### Избранный фрагмент
В ходе культурологического поворота в литературоведении все более привлекательными для исследователей становились и русско-еврейские топографии, прежде всего те регионы и города, в которых возникла и развивалась многоязычная, мультикультурная еврейская литература первой трети XX века – периода еврейского культурного возрождения в Восточной Европе: Галиция, Одесса, Вильнюс, Львов, Киев, Бердичев, Санкт-Петербург, Москва, наконец. Наряду с исследованиями еврейской культурной географии, в которых литература не затрагивается совсем или затрагивается лишь поверхностно54, обращают на себя внимание и такие, в которых специфика и поэтика еврейских литератур осмысляется с топографической и геокультурной точки зрения55. Ниже я вкратце продемонстрирую это на примере работ о Бабеле.
Опираясь на разработанную московско-тартуской школой в 1980‐х годах концепцию городской семиотики, исследующей «петербургский текст русской культуры» (ср. классический труд Владимира Топорова «Петербург и „Петербургский текст русской литературы“» [Топоров 2003, первое издание 1984]), Вальтер Кошмаль обосновывает понятие «(бабелевской) одесской поэтики» [Koschmal 1997]. Он показывает, как в одесском тексте Бабеля достигается неповторимый синтез обеих письменных традиций, русской и еврейской, а также расшатываются культурные бинарные оппозиции «Петербург – Москва» и «Россия – Запад», вошедшие в литературный код многих текстов. Для одесской поэтики Бабеля характерны ориентация на устную речь, карнавальное «разнообразие и смешение языков»56, использование «еврейско-украинского бандитского арго» и еврейский юмор. Райнер Г. Грюбель выделяет следующие черты бабелевской прозы, уходящей корнями в одесскую культуру: сказовость, опору на хасидский рассказ с его «тягой к конкретности, вещности, осязаемости», эстетизацию страшного и анекдотичность (т. е. внимание к мелкому и обыденному) [Grübel 2002]. Верена Дорн отмечает в прозе Бабеля (хоть и не всегда в связи с топосом Одессы) иудаизмы «как обрывки еврейской традиции» и стилистическую мимикрию, например, сказ и маску рассказчика, а также интертекстуальные отсылки к иудаистским текстам [Dohrn 1999]57.
Помимо исследований еврейской топографии и идентичности, под знаком «культурного поворота» в литературоведении последних двух-трех десятилетий все бóльшую популярность приобретают исследования еврейской культурной памяти58. При этом топографическая тематика оказывается, как правило, сопряжена с вопросом о локальной идентичности и памяти места (см., например: [Woldan 2006])59.
######
### Строки данных
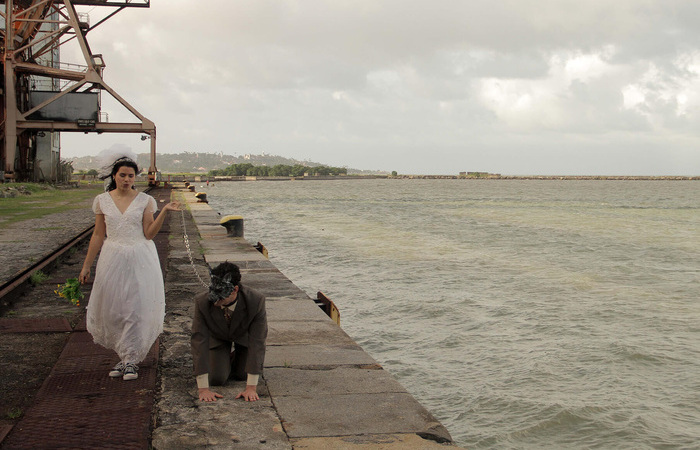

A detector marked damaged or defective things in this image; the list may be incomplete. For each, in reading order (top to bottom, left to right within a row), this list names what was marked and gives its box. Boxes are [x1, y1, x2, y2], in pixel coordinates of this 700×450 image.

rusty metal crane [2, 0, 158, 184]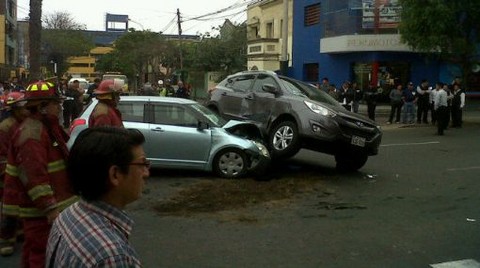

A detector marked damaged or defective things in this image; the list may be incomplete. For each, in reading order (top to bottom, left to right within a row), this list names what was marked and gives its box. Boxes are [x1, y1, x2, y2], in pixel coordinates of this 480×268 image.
######
### Строки данных
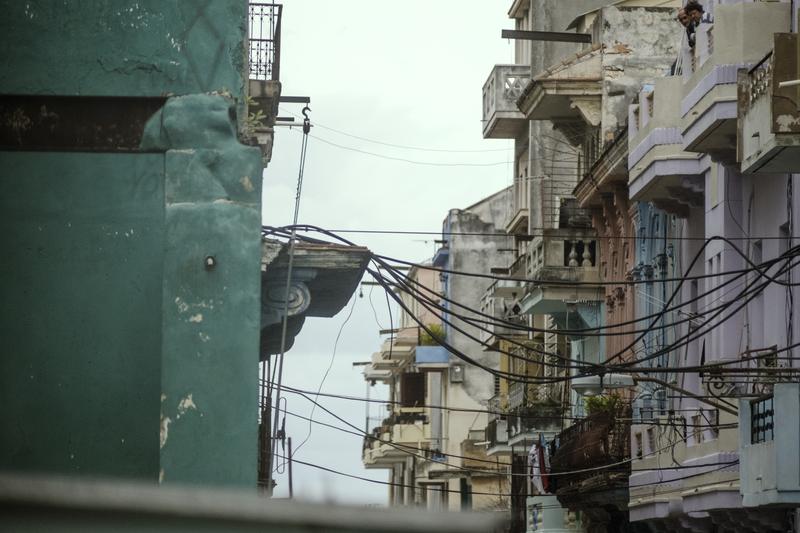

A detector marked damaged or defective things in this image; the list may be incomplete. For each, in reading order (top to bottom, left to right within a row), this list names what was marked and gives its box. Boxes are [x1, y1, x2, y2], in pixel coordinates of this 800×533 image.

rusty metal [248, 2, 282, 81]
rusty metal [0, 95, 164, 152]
######
▸ Цель упражнения
Извлеките из фрагмента о русско-еврейской топографии дословный отрывок от «Помимо исследований еврейской» до «например: [Woldan 2006])59.» включительно.

▸ Ответ к упражнению
Помимо исследований еврейской топографии и идентичности, под знаком «культурного поворота» в литературоведении последних двух-трех десятилетий все бóльшую популярность приобретают исследования еврейской культурной памяти58. При этом топографическая тематика оказывается, как правило, сопряжена с вопросом о локальной идентичности и памяти места (см., например: [Woldan 2006])59.